> [Goals]
[A] Transcribe the passage on tensor products of subfactors word for word, starting with "Briefly here is" and going on through "Xu proves $(\Rightarrow)$.".
[B] Extend the post on tensor products of subfactors, picking up right after its final sentence.

> [Text segment]
::::

I report here an answer of Feng Xu :

Conjecture : The tensor product of two irreducible maximal subfactors, admits a non-obvious intermediate subfactor $\Leftrightarrow$ the subfactors are isomorphic and depth $2$.

Answer of Feng Xu: << The conjecture is true and it is a consequence from my results in
On a problem about tensor products of subfactors.
Briefly here is an arugment: Let $P$ be such non-trivial intermediate subfactor, then the roof of $P$ as in (2) of Prop. 3.5 is necessarily of depth $2$ and by maximality is the original subfator, and by Prop. 3.10 these two Kac algebra and hence the corresponding subfactors are isomorphic. In fact the Kac algebras are very simple (def. 3.6). >>

Remark : this nice answer of Feng Xu proves $(\Rightarrow)$.
$(\Leftarrow)$ is clear : let $\mathbb{A}$ be a maximal Kac algebra and $x \not\in \mathbb{C}1$.

::::

> [Dataset extract]
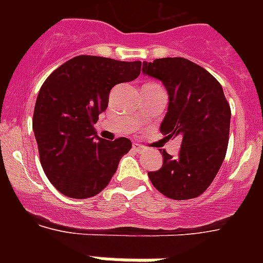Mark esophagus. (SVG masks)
Listing matches in <instances>:
<instances>
[{
	"mask_svg": "<svg viewBox=\"0 0 263 263\" xmlns=\"http://www.w3.org/2000/svg\"><path fill=\"white\" fill-rule=\"evenodd\" d=\"M132 150L135 153H138V154H142V153H144V147H142V146H139V144H134L132 146Z\"/></svg>",
	"mask_w": 263,
	"mask_h": 263,
	"instance_id": "esophagus-1",
	"label": "esophagus"
}]
</instances>
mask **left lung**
<instances>
[{
    "label": "left lung",
    "mask_w": 263,
    "mask_h": 263,
    "mask_svg": "<svg viewBox=\"0 0 263 263\" xmlns=\"http://www.w3.org/2000/svg\"><path fill=\"white\" fill-rule=\"evenodd\" d=\"M142 72L161 80L169 94L161 131L181 136L179 156L161 152L164 165L148 179L171 199L196 198L213 183L228 148L231 107L222 87L204 68L181 57L144 61Z\"/></svg>",
    "instance_id": "1"
}]
</instances>
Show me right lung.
Listing matches in <instances>:
<instances>
[{"instance_id": "obj_1", "label": "right lung", "mask_w": 263, "mask_h": 263, "mask_svg": "<svg viewBox=\"0 0 263 263\" xmlns=\"http://www.w3.org/2000/svg\"><path fill=\"white\" fill-rule=\"evenodd\" d=\"M140 61L97 55L68 60L45 80L35 103L32 129L47 179L61 194L86 199L102 191L131 140H103L95 131L116 84L136 79Z\"/></svg>"}]
</instances>
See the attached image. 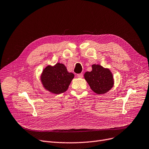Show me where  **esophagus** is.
<instances>
[{"instance_id": "esophagus-1", "label": "esophagus", "mask_w": 149, "mask_h": 149, "mask_svg": "<svg viewBox=\"0 0 149 149\" xmlns=\"http://www.w3.org/2000/svg\"><path fill=\"white\" fill-rule=\"evenodd\" d=\"M77 77H79V78H82V77H83V74H82V73L79 74L77 75Z\"/></svg>"}]
</instances>
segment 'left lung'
<instances>
[{
  "mask_svg": "<svg viewBox=\"0 0 149 149\" xmlns=\"http://www.w3.org/2000/svg\"><path fill=\"white\" fill-rule=\"evenodd\" d=\"M84 77L91 90L98 95L107 92L113 86V80L111 71L100 65L93 64L92 70L86 72Z\"/></svg>",
  "mask_w": 149,
  "mask_h": 149,
  "instance_id": "obj_1",
  "label": "left lung"
}]
</instances>
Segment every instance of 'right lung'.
I'll use <instances>...</instances> for the list:
<instances>
[{
	"mask_svg": "<svg viewBox=\"0 0 149 149\" xmlns=\"http://www.w3.org/2000/svg\"><path fill=\"white\" fill-rule=\"evenodd\" d=\"M74 77V74L68 72L64 64L57 63L53 67L48 65L43 70L41 80L45 89L54 94H60L68 90Z\"/></svg>",
	"mask_w": 149,
	"mask_h": 149,
	"instance_id": "obj_1",
	"label": "right lung"
}]
</instances>
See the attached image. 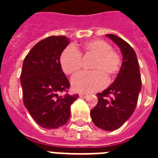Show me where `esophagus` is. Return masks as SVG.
Masks as SVG:
<instances>
[{"instance_id": "34e87169", "label": "esophagus", "mask_w": 158, "mask_h": 158, "mask_svg": "<svg viewBox=\"0 0 158 158\" xmlns=\"http://www.w3.org/2000/svg\"><path fill=\"white\" fill-rule=\"evenodd\" d=\"M88 96V94H79V97L80 98H86Z\"/></svg>"}]
</instances>
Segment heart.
Wrapping results in <instances>:
<instances>
[{
	"label": "heart",
	"mask_w": 158,
	"mask_h": 158,
	"mask_svg": "<svg viewBox=\"0 0 158 158\" xmlns=\"http://www.w3.org/2000/svg\"><path fill=\"white\" fill-rule=\"evenodd\" d=\"M84 59L92 58L91 72L81 73L73 77L71 85L78 92L91 93L104 88L106 80L110 81L120 72L122 60L120 55L111 46L102 40H91L81 48L69 47L60 55L62 70L66 74H74L81 69Z\"/></svg>",
	"instance_id": "1"
}]
</instances>
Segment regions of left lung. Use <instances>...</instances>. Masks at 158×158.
Returning a JSON list of instances; mask_svg holds the SVG:
<instances>
[{
  "mask_svg": "<svg viewBox=\"0 0 158 158\" xmlns=\"http://www.w3.org/2000/svg\"><path fill=\"white\" fill-rule=\"evenodd\" d=\"M106 37L120 48L122 65L114 83L97 94L98 102L90 113L97 127L113 131L122 126L134 113L142 84L139 61L131 46L114 34Z\"/></svg>",
  "mask_w": 158,
  "mask_h": 158,
  "instance_id": "left-lung-1",
  "label": "left lung"
}]
</instances>
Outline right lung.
Instances as JSON below:
<instances>
[{"instance_id": "add662e5", "label": "right lung", "mask_w": 158, "mask_h": 158, "mask_svg": "<svg viewBox=\"0 0 158 158\" xmlns=\"http://www.w3.org/2000/svg\"><path fill=\"white\" fill-rule=\"evenodd\" d=\"M69 43L64 36L48 37L37 43L23 60L20 76L23 104L36 123L45 129L65 125L70 106L79 97L58 95L67 93L70 86L60 62Z\"/></svg>"}]
</instances>
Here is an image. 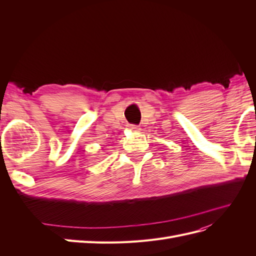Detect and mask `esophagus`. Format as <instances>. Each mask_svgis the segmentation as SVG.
<instances>
[{
	"label": "esophagus",
	"instance_id": "esophagus-1",
	"mask_svg": "<svg viewBox=\"0 0 256 256\" xmlns=\"http://www.w3.org/2000/svg\"><path fill=\"white\" fill-rule=\"evenodd\" d=\"M128 128L130 129V130H132V131H138V125H128Z\"/></svg>",
	"mask_w": 256,
	"mask_h": 256
}]
</instances>
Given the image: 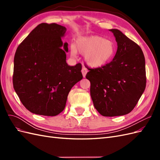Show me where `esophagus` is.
Wrapping results in <instances>:
<instances>
[{"mask_svg":"<svg viewBox=\"0 0 160 160\" xmlns=\"http://www.w3.org/2000/svg\"><path fill=\"white\" fill-rule=\"evenodd\" d=\"M81 72H82V74H83V77H85V75H86V74H87V72H88V70H87V69L85 68V67H83V68H82Z\"/></svg>","mask_w":160,"mask_h":160,"instance_id":"1","label":"esophagus"}]
</instances>
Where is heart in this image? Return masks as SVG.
Listing matches in <instances>:
<instances>
[{"mask_svg": "<svg viewBox=\"0 0 160 160\" xmlns=\"http://www.w3.org/2000/svg\"><path fill=\"white\" fill-rule=\"evenodd\" d=\"M79 51L85 55L88 64L95 68L105 65L112 59L115 51L114 43L100 36L80 37L76 45L71 46V55L75 56Z\"/></svg>", "mask_w": 160, "mask_h": 160, "instance_id": "obj_1", "label": "heart"}]
</instances>
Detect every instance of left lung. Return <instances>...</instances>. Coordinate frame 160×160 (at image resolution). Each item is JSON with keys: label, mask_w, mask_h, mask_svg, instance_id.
Returning a JSON list of instances; mask_svg holds the SVG:
<instances>
[{"label": "left lung", "mask_w": 160, "mask_h": 160, "mask_svg": "<svg viewBox=\"0 0 160 160\" xmlns=\"http://www.w3.org/2000/svg\"><path fill=\"white\" fill-rule=\"evenodd\" d=\"M109 31L118 43L114 58L103 67L89 69L85 76L91 83L94 107L105 117L130 113L146 86V62L142 49L119 30Z\"/></svg>", "instance_id": "left-lung-1"}]
</instances>
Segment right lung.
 I'll return each instance as SVG.
<instances>
[{
	"label": "right lung",
	"instance_id": "right-lung-1",
	"mask_svg": "<svg viewBox=\"0 0 160 160\" xmlns=\"http://www.w3.org/2000/svg\"><path fill=\"white\" fill-rule=\"evenodd\" d=\"M66 28L41 23L17 47L12 83L21 103L31 113L55 116L64 110L70 90L83 79L82 66L66 62ZM64 46V50L62 48Z\"/></svg>",
	"mask_w": 160,
	"mask_h": 160
}]
</instances>
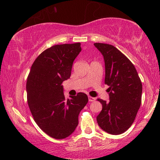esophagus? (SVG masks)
<instances>
[{
  "label": "esophagus",
  "mask_w": 160,
  "mask_h": 160,
  "mask_svg": "<svg viewBox=\"0 0 160 160\" xmlns=\"http://www.w3.org/2000/svg\"><path fill=\"white\" fill-rule=\"evenodd\" d=\"M88 100H89V102H94L95 100V98L91 97V96H88Z\"/></svg>",
  "instance_id": "34e87169"
}]
</instances>
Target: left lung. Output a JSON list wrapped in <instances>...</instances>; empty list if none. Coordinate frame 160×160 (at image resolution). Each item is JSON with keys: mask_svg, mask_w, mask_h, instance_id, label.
<instances>
[{"mask_svg": "<svg viewBox=\"0 0 160 160\" xmlns=\"http://www.w3.org/2000/svg\"><path fill=\"white\" fill-rule=\"evenodd\" d=\"M94 45L105 60V83L109 86L110 96L108 102L98 99L102 106L98 124L106 132L120 135L135 121L142 102V85L134 65L118 48L100 42Z\"/></svg>", "mask_w": 160, "mask_h": 160, "instance_id": "8db88e82", "label": "left lung"}]
</instances>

::::

> [Answer set]
[A]
Briefly here is an arugment: Let $P$ be such non-trivial intermediate subfactor, then the roof of $P$ as in (2) of Prop. 3.5 is necessarily of depth $2$ and by maximality is the original subfator, and by Prop. 3.10 these two Kac algebra and hence the corresponding subfactors are isomorphic. In fact the Kac algebras are very simple (def. 3.6). >>

Remark : this nice answer of Feng Xu proves $(\Rightarrow)$.

[B]
Let $\langle x \rangle$ be the left coideal generated by $x$, then by maximalilty $\langle x \rangle = \mathbb{A}$.
So $\mathbb{A} \simeq \langle x \otimes x \rangle \not\in \{ \mathbb{C}\otimes \mathbb{C}, \mathbb{C}\otimes \mathbb{A} , \mathbb{A}\otimes \mathbb{C} , \mathbb{A}\otimes \mathbb{A} \} $, i.e. a non-obvious left coideal of $\mathbb{A}\otimes \mathbb{A}$.

A next step could be to prove whether or not non-trivial maximal Kac algebras exist, and if yes, to understand how compute the left coideal lattice of their tensor square.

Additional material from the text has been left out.